→ **Quoted passage**:
What is a HIPAA (Health Insurance Portability and Accountability Act) Release?
This is a legal document that specifies who you authorize to have access to your medical records.
What are Beneficiary Designations?
Beneficiary Designations name someone as a POD (Pay-on-death) beneficiary for bank accounts and other financial plans such as a Roth IRA or a Traditional IRA, and life insurance policies.
Will My Heirs Have to Pay Estate Tax?
Probably not. There is no Florida state estate tax, and the current federal estate tax as of 2024 does not apply unless you have more than $13.61 Million of assets per person (so twice that for a married couple). However, some states levy their own estate taxes on land located in that state.
Do I Need a Trust in Order to Get the Step up In Basis and Avoid Capital Gains for My Heirs?
You are not required to have a trust in order to get the step up in basis.
How Do You Fund a Trust?
What Is the Difference Between Revocable and Irrevocable Trusts?
There are many differences between revocable and irrevocable trusts. Here are some of the common differences:
Revocable Trust: This type of trust, also known as a living trust, can be altered, amended, or revoked by the grantor (the person who creates the trust) at any time during their lifetime. As long as the grantor is alive and competent, they retain control over the trust assets and can change the terms of the trust as they see fit. The assets in a revocable trust typically pass directly to the beneficiaries (or to continuing trusts) upon the grantor’s death, avoiding probate. A revocable trust does not provide asset protection for the Grantor, but it can provide asset protection for heirs and can provide estate tax benefits, particularly for future generations.
Irrevocable Trust: Once established, an irrevocable trust generally cannot be altered, amended, or revoked. The grantor relinquishes control over the assets and the terms of the trust. Since the assets are no longer under the grantor’s control, most irrevocable trusts are not considered part of the grantor’s estate for tax purposes, which can offer significant estate tax benefits. Additionally, irrevocable trusts can provide asset protection from creditors, depending on state laws and the specific terms of the trust.

→ **Activity list**:
[a] Using the estate planning FAQ, decide whether each statement agrees with it. Give yes or no for each, with the deciding words quoted from the FAQ. (i) Florida levies its own state estate tax. (ii) A trust is required to get the step up in basis. (iii) A revocable trust is also called a living trust.
[b] According to the estate planning FAQ, how much in assets per person must someone have before the federal estate tax as of 2024 applies?
[c] List every account, plan, or policy for which the estate planning FAQ says Beneficiary Designations can name a POD beneficiary.

→ **Material supplied**:
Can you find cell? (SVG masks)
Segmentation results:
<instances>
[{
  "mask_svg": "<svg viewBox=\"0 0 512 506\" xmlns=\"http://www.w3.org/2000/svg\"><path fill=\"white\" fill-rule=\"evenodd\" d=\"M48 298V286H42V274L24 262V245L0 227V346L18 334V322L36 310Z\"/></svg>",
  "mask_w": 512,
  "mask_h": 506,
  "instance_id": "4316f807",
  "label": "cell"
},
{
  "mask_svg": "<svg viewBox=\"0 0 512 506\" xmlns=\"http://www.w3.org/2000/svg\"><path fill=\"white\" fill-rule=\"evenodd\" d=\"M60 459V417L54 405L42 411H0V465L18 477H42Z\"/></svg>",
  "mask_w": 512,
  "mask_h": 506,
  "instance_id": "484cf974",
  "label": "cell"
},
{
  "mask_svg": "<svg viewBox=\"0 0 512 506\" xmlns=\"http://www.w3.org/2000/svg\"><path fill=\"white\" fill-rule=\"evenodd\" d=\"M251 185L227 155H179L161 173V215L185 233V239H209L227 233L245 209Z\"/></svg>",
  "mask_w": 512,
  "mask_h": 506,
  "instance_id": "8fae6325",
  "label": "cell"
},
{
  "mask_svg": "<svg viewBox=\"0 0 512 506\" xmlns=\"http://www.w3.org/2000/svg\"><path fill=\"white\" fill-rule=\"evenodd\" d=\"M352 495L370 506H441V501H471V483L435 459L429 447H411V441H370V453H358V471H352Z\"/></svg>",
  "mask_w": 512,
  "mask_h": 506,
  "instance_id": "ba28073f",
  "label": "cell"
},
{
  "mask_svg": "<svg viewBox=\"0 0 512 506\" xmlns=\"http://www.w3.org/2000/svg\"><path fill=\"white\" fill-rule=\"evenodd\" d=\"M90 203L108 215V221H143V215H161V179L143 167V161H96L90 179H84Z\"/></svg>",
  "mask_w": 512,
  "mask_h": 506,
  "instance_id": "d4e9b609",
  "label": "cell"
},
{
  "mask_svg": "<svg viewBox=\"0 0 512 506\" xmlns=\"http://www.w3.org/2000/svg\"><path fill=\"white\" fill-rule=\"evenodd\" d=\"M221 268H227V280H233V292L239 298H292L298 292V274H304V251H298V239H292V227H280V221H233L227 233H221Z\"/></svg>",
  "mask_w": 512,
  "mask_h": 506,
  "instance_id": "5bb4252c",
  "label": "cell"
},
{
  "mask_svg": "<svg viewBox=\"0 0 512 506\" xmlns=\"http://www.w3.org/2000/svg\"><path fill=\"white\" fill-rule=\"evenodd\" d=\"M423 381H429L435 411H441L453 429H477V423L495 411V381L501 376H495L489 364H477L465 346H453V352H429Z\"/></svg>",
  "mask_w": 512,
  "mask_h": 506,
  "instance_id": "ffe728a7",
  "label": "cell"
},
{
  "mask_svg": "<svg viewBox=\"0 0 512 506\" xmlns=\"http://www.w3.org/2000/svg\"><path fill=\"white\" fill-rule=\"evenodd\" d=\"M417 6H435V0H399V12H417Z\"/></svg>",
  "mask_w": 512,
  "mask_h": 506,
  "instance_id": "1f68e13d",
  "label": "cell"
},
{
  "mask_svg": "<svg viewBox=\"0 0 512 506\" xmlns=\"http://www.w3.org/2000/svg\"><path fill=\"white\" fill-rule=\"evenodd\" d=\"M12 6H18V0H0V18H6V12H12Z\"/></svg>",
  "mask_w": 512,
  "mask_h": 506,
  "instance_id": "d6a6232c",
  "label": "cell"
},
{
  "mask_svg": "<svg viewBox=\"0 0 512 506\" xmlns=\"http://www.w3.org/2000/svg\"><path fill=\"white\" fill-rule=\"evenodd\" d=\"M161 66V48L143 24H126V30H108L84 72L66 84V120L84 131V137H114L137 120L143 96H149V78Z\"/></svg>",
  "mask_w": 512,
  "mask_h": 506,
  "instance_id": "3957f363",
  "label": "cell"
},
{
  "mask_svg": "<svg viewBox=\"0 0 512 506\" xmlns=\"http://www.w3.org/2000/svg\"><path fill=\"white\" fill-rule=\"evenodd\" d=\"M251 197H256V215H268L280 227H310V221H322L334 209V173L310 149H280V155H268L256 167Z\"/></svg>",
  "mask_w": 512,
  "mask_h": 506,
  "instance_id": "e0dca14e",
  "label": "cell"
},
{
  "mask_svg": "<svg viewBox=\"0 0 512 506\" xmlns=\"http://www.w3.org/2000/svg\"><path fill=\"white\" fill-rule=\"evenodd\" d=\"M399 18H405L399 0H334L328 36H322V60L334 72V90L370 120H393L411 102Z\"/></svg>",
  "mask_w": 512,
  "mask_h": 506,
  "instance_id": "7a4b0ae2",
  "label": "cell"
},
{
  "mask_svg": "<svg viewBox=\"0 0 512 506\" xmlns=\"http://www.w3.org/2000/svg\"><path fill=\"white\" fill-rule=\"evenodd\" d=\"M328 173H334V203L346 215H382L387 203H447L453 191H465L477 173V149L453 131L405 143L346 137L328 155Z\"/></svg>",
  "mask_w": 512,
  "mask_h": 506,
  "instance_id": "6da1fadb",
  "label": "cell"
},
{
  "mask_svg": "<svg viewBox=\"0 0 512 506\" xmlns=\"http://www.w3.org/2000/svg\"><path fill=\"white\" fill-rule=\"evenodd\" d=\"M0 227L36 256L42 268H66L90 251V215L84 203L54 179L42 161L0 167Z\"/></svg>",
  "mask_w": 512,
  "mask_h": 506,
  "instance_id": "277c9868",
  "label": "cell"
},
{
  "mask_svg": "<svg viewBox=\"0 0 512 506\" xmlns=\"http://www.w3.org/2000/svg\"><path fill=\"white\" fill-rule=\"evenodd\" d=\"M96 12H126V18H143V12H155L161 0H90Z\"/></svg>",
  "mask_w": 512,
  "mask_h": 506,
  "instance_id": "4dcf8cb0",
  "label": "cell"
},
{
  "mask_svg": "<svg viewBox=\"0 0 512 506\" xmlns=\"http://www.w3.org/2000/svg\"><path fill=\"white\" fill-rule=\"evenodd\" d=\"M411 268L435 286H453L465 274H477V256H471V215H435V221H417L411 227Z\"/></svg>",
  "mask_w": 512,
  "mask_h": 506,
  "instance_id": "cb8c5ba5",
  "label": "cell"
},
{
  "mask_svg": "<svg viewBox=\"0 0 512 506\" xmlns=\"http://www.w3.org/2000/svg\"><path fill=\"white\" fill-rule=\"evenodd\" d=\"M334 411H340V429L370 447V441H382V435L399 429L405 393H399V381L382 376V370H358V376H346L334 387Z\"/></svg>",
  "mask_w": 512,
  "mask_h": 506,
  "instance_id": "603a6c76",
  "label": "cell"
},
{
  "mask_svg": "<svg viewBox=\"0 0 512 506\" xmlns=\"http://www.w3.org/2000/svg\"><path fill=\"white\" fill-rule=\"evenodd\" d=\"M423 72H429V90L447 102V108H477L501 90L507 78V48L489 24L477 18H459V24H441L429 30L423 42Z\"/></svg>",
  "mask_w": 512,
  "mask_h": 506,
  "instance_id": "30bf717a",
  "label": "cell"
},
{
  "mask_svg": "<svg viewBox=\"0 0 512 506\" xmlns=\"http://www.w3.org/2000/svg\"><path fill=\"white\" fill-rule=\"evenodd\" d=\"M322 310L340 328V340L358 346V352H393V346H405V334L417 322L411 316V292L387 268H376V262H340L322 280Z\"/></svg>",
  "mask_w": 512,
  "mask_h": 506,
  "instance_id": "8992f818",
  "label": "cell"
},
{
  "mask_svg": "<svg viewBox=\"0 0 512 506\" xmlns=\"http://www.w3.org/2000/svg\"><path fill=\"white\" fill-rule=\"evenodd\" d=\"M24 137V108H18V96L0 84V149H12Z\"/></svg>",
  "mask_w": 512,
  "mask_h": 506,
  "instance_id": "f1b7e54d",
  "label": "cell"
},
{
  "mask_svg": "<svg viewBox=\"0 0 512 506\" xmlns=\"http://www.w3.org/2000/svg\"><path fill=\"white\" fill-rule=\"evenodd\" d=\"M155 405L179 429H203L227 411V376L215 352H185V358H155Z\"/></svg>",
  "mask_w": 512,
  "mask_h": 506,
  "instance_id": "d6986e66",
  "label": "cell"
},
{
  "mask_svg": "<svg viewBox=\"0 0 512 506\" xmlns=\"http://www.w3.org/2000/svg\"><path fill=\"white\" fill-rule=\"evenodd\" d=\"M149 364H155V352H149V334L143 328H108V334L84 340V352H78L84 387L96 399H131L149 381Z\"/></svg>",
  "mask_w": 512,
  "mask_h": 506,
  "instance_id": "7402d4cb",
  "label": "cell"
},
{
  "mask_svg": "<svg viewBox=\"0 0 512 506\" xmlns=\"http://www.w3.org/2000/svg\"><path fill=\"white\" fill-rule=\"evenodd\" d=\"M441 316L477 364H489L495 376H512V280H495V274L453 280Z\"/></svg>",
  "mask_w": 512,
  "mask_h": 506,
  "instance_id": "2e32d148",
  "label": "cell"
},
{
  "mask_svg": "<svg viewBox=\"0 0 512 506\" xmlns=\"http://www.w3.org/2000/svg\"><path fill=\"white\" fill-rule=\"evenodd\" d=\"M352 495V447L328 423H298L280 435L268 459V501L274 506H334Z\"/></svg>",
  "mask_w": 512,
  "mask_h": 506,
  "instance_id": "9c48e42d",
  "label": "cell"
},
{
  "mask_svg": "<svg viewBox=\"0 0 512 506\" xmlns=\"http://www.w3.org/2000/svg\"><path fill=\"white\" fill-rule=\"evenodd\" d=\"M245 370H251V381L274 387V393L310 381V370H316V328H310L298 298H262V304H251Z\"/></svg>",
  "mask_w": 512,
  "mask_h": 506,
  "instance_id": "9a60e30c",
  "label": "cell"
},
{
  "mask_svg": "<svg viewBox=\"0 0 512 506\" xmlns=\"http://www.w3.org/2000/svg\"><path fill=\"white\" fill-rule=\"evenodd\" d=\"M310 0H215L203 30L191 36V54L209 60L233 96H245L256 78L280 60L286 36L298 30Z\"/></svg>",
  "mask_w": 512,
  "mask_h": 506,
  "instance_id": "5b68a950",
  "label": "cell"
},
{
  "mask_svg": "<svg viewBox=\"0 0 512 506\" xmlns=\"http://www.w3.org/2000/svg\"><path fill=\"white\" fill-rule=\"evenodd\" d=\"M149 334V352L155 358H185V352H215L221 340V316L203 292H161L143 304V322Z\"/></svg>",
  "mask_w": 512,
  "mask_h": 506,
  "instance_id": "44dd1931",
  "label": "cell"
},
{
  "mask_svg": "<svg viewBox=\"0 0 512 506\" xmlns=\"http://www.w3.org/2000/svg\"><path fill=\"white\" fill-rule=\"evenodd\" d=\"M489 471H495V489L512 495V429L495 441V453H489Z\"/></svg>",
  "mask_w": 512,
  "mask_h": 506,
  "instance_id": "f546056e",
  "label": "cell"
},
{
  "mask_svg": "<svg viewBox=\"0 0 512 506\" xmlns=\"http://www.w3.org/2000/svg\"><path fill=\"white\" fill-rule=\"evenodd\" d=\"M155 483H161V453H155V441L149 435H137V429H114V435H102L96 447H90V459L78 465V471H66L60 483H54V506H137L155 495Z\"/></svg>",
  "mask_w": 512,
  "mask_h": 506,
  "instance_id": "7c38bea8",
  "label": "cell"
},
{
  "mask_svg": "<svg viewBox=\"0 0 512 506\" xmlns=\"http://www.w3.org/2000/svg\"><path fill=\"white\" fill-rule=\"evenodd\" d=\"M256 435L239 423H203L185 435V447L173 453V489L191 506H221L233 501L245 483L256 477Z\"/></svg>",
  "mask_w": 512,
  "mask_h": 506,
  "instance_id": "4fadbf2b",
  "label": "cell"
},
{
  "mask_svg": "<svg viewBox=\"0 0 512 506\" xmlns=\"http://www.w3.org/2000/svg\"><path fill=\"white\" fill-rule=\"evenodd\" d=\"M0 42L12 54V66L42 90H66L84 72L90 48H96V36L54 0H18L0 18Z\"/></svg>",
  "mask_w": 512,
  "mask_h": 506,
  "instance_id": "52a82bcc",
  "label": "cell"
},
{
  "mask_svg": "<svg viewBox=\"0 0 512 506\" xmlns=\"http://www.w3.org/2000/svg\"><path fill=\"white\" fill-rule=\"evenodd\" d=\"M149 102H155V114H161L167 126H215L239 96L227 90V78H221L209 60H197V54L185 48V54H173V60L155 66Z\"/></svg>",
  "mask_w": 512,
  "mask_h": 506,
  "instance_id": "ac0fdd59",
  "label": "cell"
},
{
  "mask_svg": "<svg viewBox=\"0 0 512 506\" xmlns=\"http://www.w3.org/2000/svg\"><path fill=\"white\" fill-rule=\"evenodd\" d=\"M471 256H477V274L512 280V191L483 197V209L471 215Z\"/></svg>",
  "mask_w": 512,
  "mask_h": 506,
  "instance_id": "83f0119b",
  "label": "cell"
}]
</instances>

→ **Responses in order**:
[a]
(i) No: "There is no Florida state estate tax"
(ii) No: "You are not required to have a trust in order to get the step up in basis."
(iii) Yes: "This type of trust, also known as a living trust"

[b] More than $13.61 Million of assets per person.

[c]
- Bank accounts
- Roth IRA
- Traditional IRA
- Life insurance policies